The answer should hold only the lines from the one containing "STM32FEBKC6T6开发板 兼容C8T6" through the one containing "老婆跟领导出差，发来照片说在广州塔，我信你个鬼" in the entries below, copied exactly, without pictures.

Provided material

———

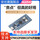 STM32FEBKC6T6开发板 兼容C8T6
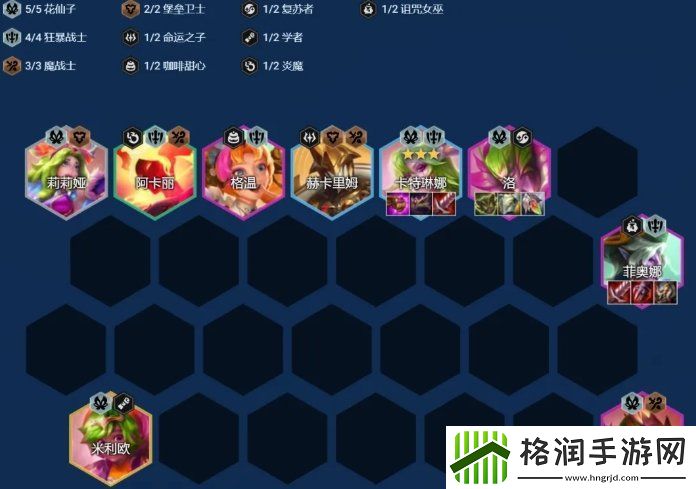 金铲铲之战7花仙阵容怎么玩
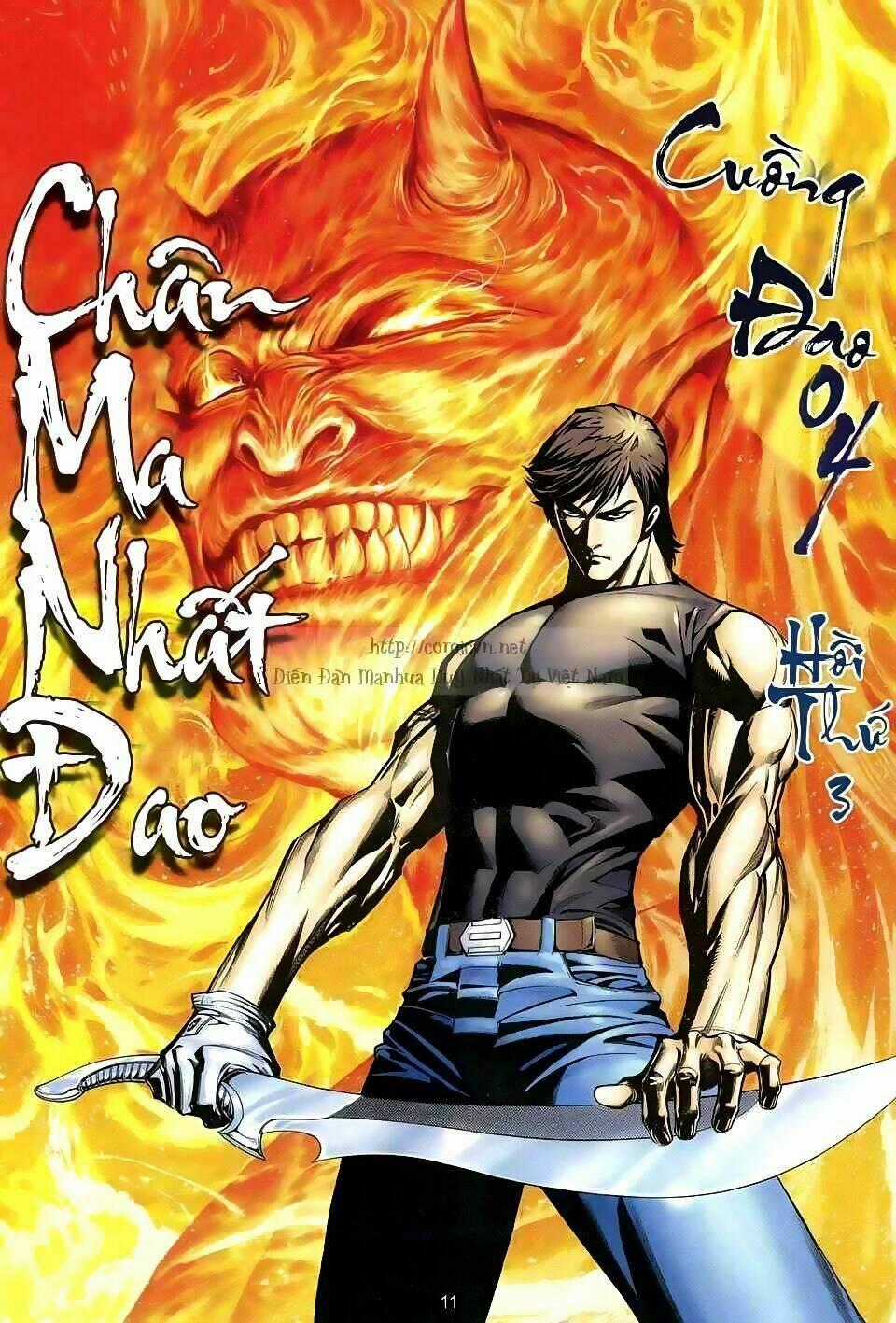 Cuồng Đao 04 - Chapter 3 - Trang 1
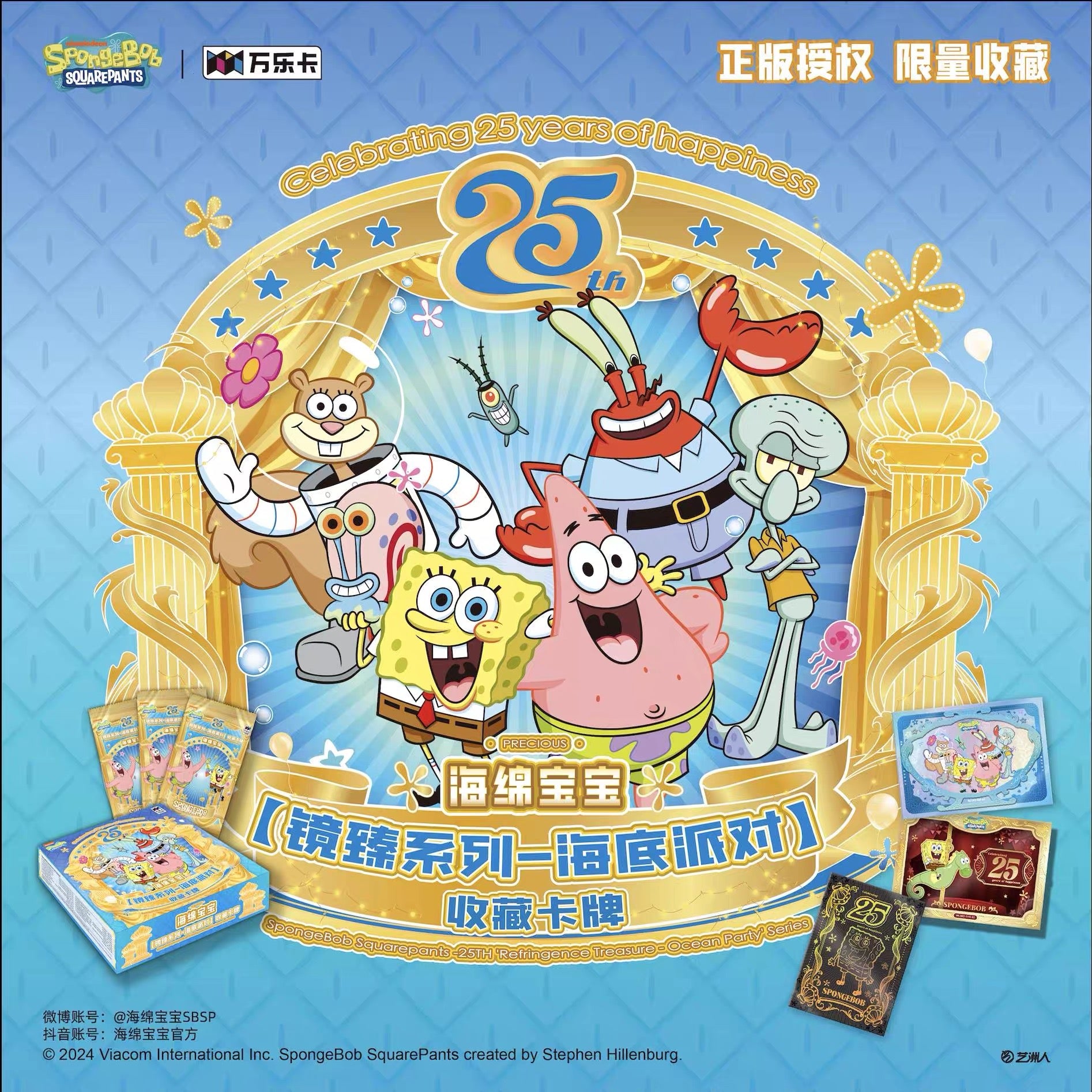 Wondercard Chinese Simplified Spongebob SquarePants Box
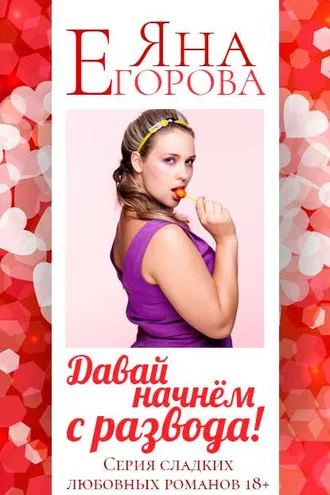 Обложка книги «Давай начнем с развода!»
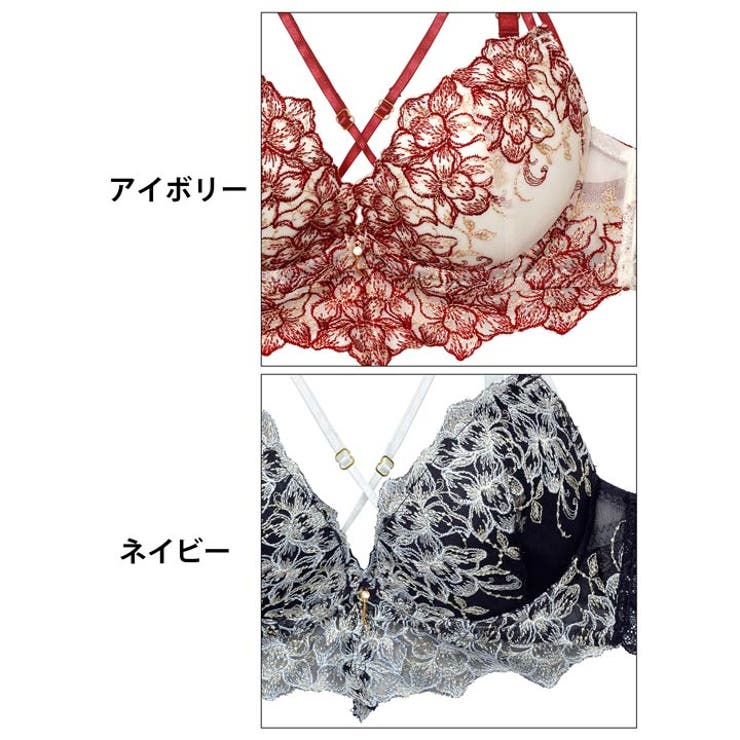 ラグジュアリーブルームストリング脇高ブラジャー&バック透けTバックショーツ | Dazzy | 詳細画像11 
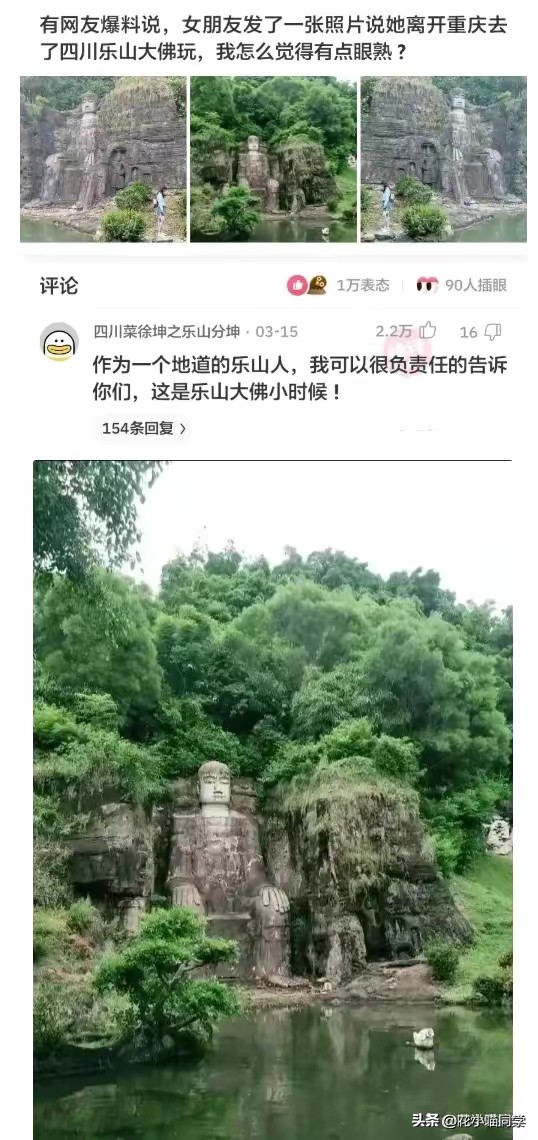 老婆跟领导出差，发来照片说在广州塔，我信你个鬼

———

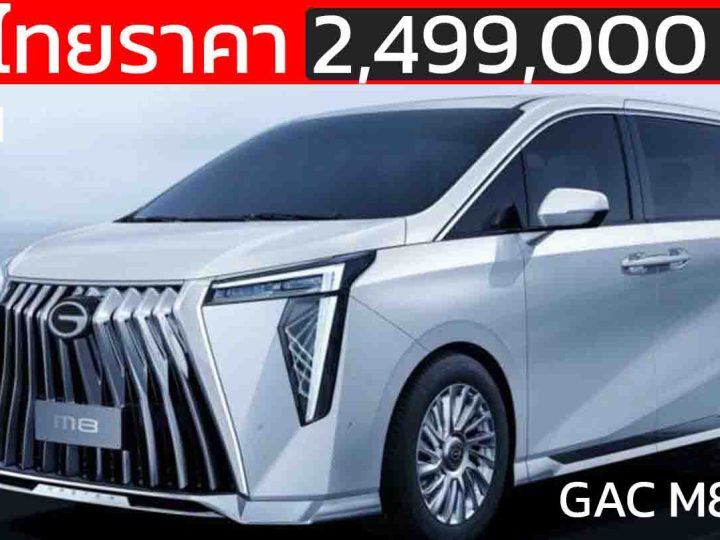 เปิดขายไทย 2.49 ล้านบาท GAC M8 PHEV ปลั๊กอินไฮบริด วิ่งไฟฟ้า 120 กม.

———

Written response
 STM32FEBKC6T6开发板 兼容C8T6
 金铲铲之战7花仙阵容怎么玩
 Cuồng Đao 04 - Chapter 3 - Trang 1
 Wondercard Chinese Simplified Spongebob SquarePants Box
 Обложка книги «Давай начнем с развода!»
 ラグジュアリーブルームストリング脇高ブラジャー&バック透けTバックショーツ | Dazzy | 詳細画像11 
 老婆跟领导出差，发来照片说在广州塔，我信你个鬼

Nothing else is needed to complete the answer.